Warum ist es am Rhein so schön?

Die Präsidentin der rheinland-pfälzischen Partnerregion Mittelböhmen, Jaroslava Pokorná Jermanová, hat Anfang September mit einer Delegation Rheinland-Pfalz besucht. In Begleitung von Mitgliedern des mittelböhmischen Kabinetts und Abgeordneten des regionalen Parlamentes informierte sie sich insbesondere über die Themen „Tourismus/Wassertourismus und Smart Cities“ in Rheinland-Pfalz.

 

Im Frühjahr dieses Jahres waren Landtagspräsident Hendrik Hering gemeinsam mit seinen beiden Vizes, Astrid Schmitt und Hans-Josef Bracht sowie Mitgliedern der Enquete-Kommission Tourismus bereits in Mittelböhmen zu Gast, um sich über die dortige Situation im Tourismus zu informieren. Nun fand der Gegenbesuch statt mit dem Ziel, weiter voneinander zu lernen, da beide Regionen im touristischen Bereich ähnliche Voraussetzungen aufweisen. So verbindet ein Element  die rheinland-pfälzische und die mittelböhmische Region besonders eng: das Wasser. Was in Rheinland-Pfalz Rhein oder Mosel, sind in Mittelböhmen Elbe und Moldau. Beide Regionen haben das touristische Potenzial ihrer Flüsse erkannt.
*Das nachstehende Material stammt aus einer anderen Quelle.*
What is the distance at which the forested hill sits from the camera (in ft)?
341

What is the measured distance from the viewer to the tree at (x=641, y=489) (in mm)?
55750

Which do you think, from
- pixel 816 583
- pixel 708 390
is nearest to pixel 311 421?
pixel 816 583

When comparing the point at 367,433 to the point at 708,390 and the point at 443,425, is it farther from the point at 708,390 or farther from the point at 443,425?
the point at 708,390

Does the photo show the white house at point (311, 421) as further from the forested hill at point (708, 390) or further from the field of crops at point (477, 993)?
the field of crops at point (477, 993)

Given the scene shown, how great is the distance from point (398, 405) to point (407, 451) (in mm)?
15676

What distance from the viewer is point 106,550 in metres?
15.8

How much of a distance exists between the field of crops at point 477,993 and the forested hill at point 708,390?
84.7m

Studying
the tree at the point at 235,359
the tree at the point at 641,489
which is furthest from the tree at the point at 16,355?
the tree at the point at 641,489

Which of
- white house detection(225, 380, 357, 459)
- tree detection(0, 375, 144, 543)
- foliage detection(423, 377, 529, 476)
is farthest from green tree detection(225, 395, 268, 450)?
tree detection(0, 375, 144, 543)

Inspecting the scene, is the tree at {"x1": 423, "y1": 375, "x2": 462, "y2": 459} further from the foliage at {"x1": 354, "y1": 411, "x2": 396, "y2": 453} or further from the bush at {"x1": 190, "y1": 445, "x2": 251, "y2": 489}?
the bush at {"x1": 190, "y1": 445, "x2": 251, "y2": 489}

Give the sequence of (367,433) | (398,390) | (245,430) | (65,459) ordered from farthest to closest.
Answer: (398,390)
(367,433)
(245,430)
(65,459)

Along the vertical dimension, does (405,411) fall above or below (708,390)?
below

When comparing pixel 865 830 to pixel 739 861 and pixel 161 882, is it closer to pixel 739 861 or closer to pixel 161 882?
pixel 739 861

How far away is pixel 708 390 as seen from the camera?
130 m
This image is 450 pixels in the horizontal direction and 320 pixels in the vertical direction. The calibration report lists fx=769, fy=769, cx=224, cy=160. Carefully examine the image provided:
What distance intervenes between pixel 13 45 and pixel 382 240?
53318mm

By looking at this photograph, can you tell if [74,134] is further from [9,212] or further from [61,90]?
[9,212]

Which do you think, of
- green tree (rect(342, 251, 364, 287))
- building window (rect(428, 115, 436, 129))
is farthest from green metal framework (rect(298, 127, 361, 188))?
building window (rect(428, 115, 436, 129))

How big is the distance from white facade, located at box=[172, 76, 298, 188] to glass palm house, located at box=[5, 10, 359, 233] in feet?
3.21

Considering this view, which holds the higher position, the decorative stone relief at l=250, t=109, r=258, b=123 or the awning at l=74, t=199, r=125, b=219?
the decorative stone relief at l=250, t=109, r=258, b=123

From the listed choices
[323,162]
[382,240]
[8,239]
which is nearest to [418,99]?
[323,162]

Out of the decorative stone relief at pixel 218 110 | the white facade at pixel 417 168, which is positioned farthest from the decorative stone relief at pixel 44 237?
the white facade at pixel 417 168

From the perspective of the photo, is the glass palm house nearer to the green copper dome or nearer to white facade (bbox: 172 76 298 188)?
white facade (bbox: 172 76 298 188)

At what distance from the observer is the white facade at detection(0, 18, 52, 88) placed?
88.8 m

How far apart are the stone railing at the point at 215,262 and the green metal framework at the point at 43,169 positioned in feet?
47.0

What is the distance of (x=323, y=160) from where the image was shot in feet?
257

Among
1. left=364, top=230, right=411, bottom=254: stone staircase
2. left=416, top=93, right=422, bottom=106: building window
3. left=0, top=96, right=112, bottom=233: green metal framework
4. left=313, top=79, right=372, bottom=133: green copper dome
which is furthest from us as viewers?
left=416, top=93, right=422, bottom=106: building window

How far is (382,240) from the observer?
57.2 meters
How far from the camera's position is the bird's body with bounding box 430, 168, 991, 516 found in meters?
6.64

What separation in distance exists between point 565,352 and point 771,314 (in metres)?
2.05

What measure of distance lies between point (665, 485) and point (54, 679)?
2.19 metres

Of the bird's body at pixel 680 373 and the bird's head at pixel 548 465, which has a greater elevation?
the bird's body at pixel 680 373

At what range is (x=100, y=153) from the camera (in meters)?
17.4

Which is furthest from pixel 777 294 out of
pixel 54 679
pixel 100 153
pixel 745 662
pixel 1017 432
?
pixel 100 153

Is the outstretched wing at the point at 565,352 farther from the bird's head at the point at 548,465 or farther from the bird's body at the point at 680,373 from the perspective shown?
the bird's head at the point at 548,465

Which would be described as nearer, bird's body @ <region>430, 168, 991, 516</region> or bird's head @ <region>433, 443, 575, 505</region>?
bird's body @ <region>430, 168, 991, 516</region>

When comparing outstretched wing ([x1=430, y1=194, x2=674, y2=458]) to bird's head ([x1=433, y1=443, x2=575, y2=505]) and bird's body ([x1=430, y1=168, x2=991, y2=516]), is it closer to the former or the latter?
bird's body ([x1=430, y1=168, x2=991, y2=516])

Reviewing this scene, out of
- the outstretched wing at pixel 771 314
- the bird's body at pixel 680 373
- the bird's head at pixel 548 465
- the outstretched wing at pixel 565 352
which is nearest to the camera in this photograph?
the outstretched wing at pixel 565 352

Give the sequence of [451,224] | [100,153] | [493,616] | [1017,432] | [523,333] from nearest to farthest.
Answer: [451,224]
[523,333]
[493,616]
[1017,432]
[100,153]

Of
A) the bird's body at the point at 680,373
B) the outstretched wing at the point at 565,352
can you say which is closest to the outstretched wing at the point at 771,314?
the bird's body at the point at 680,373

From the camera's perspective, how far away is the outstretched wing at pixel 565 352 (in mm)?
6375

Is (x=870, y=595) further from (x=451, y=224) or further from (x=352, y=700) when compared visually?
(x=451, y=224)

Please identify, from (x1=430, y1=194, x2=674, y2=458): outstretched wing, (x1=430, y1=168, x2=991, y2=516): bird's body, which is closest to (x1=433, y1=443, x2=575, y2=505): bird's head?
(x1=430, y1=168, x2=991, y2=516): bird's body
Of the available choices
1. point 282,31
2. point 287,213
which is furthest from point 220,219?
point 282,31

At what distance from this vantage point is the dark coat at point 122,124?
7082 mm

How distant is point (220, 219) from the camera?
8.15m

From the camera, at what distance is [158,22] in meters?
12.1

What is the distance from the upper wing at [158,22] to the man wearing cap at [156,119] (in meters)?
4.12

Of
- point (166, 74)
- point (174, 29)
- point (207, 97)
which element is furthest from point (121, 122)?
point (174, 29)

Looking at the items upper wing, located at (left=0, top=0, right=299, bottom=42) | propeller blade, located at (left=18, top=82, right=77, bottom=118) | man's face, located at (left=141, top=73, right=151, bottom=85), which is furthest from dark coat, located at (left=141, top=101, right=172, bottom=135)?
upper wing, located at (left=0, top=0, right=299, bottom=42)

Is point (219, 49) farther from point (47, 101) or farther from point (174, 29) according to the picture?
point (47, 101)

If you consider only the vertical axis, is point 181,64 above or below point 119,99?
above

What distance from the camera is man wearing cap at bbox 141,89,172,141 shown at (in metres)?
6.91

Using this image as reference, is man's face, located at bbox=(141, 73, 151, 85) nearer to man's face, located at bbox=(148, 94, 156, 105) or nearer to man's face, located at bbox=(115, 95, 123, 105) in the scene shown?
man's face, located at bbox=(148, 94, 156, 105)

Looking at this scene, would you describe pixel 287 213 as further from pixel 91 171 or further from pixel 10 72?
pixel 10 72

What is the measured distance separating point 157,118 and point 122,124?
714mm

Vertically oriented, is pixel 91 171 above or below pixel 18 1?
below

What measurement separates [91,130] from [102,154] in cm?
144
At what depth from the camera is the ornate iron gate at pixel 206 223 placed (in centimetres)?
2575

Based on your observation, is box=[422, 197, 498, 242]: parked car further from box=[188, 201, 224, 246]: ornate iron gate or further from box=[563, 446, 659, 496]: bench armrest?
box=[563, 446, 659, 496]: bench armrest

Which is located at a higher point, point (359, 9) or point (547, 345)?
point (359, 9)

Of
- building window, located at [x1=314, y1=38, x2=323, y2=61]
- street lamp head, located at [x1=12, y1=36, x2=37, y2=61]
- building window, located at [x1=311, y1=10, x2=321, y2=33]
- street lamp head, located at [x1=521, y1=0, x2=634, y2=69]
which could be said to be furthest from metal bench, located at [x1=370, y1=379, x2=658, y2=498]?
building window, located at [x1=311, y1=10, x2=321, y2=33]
Doch wie lässt sich der Tourismus in diesem Bereich noch attraktiver gestalten?

Loreley und Smart Cities

Um rheinland-pfälzische Antworten auf diese Frage zu finden, stand nach Empfängen durch Ministerpräsidentin Malu Dreyer und Landtagspräsident Hendrik Hering, eine Schifffahrt auf dem Rhein nach Kaub sowie der Besuch des neugestalteten Loreley-Plateaus auf dem Besuchsprogramm. Dort empfing Innenminister Roger Lewentz die Gäste und erläuterte das neueröffnete Besucherzentrum. Auch die Planungen zur Ausrichtung der Bundesgartenschau 2029 im Mittelrheintal waren für die tschechischen Gäste von großem Interesse.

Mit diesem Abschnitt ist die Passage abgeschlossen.